- Born: July 6, 1949 (age 77)
- Citizenship: United States of America
- Occupations: Author, professor, and ethicist
- Website: markpastin.com

= Mark Pastin =

Professional biography of Professor Mark Pastin, PhD

Mark Pastin (born July 6, 1949) is an American author, professor and ethicist. He specializes in the field of ethics and compliance. He is the founder and president of the Council of Ethical Organizations. He also served as the founding director of the Lincoln Center for Ethics and Professor of Management at the W.P. Carey School of Business at Arizona State University.

== Early life and career ==
Mark Pastin was born in Ellwood City, Pennsylvania on July 6, 1949. In 1966, Pastin attended the University of Pittsburgh where he studied philosophy and graduated with a BA. Shortly after graduating summa cum laude from University of Pittsburgh, he enrolled into Harvard University where he obtained a PhD in philosophy between 1970 and 1973.

Since 1983, he has provided guidance to major corporations and government bodies worldwide. Pastin serves as the president of the Health Ethics Trust, a non-profit organization based in Alexandria, Virginia that focuses on addressing ethics and compliance issues in healthcare.

In 1994, Pastin co-founded the Health Ethics Trust, known for its practical approach to ethics and compliance challenges. He is also an author of multiple books, including The Hard Problems of Management; Gaining the Ethics Edge and Make an Ethical Difference: Tools for Better Action. In addition to his role at the Health Ethics Trust, Pastin has been involved in supporting research on ethics and compliance issues through initiatives like the Healthcare: Best Compliance Practices Forum. Pastin has also consulted for top companies like ARCO, IRS, National Health Laboratories, Nestle, Glaxo Wellcome (GSK), Cities Service, American Express, GE, Motorola, and Champion International.

=== Academic career ===
Pastin began his academic journey as a Teaching Fellow at Harvard University from 1971 to 1973. He then transitioned to roles at various institutions, including Indiana University, where he served as an Assistant Professor from 1973 to 1976 and later as an Associate Professor from 1976 to 1978. He served as Professor of Management from 1980 until 1995 as the W.P. Carey School of Business at Arizona State University.

In 1978, Pastin took on a Visiting Associate Professor position at the University of Michigan, further expanding his academic experience. His dedication to teaching and research led him to Johns Hopkins University, where he became a valuable member of the faculty in the Management Science Program and a Research Fellow at the Center for Metropolitan Planning and Research from 1980 to 1986.

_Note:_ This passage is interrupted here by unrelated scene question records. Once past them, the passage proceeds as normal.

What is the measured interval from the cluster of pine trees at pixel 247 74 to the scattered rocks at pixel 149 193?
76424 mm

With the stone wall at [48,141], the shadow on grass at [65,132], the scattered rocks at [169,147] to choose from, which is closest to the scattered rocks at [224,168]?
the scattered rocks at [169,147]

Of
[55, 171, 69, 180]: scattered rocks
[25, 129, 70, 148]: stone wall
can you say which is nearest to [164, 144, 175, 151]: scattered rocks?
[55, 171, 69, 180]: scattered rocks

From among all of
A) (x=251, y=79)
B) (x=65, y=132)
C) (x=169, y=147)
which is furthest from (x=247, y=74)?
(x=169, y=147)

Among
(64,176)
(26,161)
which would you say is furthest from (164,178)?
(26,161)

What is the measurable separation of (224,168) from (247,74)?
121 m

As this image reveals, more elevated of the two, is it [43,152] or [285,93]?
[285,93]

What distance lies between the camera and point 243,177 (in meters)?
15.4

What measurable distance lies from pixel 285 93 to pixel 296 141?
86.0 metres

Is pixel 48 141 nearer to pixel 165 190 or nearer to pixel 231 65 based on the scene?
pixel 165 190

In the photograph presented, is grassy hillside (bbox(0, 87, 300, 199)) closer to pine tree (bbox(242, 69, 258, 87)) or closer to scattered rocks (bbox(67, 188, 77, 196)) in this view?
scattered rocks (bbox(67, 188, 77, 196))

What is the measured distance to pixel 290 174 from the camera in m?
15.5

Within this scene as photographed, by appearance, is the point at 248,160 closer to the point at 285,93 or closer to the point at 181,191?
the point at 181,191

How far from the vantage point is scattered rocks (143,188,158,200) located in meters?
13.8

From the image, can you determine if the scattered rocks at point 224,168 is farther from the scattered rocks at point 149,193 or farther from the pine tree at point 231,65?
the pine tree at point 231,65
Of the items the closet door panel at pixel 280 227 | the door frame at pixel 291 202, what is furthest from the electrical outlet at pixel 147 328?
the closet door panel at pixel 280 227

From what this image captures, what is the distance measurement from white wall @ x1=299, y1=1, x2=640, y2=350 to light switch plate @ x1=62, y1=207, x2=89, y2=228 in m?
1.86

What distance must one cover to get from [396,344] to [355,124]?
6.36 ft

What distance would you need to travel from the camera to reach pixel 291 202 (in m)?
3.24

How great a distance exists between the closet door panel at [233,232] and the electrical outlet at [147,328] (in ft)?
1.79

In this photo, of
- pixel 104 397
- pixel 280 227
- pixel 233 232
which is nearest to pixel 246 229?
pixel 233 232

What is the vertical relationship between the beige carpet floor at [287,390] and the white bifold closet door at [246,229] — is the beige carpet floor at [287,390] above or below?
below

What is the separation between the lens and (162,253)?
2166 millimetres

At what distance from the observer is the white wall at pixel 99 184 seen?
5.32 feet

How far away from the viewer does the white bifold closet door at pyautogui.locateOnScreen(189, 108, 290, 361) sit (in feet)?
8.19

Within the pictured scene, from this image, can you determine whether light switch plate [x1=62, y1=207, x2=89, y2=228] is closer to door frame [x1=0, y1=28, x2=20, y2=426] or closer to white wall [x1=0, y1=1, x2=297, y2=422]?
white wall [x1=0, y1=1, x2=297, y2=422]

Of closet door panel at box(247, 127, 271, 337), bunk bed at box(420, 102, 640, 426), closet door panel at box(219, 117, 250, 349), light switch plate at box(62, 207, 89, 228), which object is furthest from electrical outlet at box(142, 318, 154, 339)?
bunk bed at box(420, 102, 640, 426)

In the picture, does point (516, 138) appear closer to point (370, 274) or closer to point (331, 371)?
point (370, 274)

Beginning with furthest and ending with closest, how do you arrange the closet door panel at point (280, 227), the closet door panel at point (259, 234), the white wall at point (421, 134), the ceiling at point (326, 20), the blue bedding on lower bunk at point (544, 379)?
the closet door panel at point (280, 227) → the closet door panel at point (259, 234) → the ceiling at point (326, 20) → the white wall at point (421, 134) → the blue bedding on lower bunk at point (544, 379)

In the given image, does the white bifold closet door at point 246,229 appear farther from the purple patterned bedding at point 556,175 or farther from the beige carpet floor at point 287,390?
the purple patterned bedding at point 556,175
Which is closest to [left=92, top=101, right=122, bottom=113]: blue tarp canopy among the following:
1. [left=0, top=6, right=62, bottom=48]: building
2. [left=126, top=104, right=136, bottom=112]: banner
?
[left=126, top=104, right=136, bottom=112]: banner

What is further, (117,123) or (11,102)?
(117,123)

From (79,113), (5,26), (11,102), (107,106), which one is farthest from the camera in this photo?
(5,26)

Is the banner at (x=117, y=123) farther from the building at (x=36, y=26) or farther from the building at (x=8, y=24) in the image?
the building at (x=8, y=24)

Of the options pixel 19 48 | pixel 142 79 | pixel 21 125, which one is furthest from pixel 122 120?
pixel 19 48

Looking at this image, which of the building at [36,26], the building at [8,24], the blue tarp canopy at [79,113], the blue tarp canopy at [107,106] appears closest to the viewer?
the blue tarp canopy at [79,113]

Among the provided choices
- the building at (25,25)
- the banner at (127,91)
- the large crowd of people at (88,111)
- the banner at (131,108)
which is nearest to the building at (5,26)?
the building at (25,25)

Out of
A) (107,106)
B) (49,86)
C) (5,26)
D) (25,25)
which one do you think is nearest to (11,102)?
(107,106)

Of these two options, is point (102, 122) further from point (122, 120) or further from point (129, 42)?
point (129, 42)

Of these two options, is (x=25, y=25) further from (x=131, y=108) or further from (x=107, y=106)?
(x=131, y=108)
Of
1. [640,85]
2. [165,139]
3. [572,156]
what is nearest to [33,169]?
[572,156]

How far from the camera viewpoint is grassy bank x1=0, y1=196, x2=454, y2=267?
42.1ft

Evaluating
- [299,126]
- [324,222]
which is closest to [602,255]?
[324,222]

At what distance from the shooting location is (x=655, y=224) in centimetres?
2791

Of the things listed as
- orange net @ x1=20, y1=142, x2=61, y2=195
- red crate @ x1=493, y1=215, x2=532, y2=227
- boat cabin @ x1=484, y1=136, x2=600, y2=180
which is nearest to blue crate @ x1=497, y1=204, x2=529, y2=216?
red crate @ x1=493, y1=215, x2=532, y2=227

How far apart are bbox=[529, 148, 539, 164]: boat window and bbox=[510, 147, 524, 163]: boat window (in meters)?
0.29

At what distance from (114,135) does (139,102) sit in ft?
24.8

Pastin also held a Professor position at the University of Maryland in 1980. Since 1995, he has served as an Emeritus Professor of Management at Arizona State University, where he has mentored several students and colleagues.

Pastin has made significant contributions to the field of ethics and compliance.

== Selected publications ==

- "No Ethics, No Change" Lessons in Cultural Change: The Utility Industry Experience, Public Utilities Reports Inc., 1994.
- "The Reconstruction of Value," The Canadian Journal of Philosophy, Vol. 3 (November, 1975), pp. 357–93.
- "The Ethics of Business Ethics," Proceedings of the Middle Atlantic Assoc. of Colleges of Business Administration, edited by E. Brucker (1981), pp. 8–11.
- "The Integrating Role of Ethics in Effective Management" Ethics and the Marketplace, edited by James B. Wilbur (SUNY, 1983), pp. 159–163.
- "Bits, Bytes and Ethics," Electronics West (May, 1985), pp. 23 – 27.
- The hard problems of management: Gaining the ethics edge.
- CI Lewis's radical foundationalism.
- Pastin, Mark (1987). "Social Responsibility in the Hollow Corporation"
- Pastin, Mark (1984). "Ethics as an integrating force in management"
- A rejoinder on actions and de re belief.
- The multi-perspectival theory of knowledge
- Counterfactuals in epistemology.
- The Reconstruction of Value.

=== Books ===
- The Three Keys to Ethical Organizations.
- Make an Ethical Difference.
- The Hard Problems of Management: Gaining the Ethics Edge.
- The Compliance Case Study Library.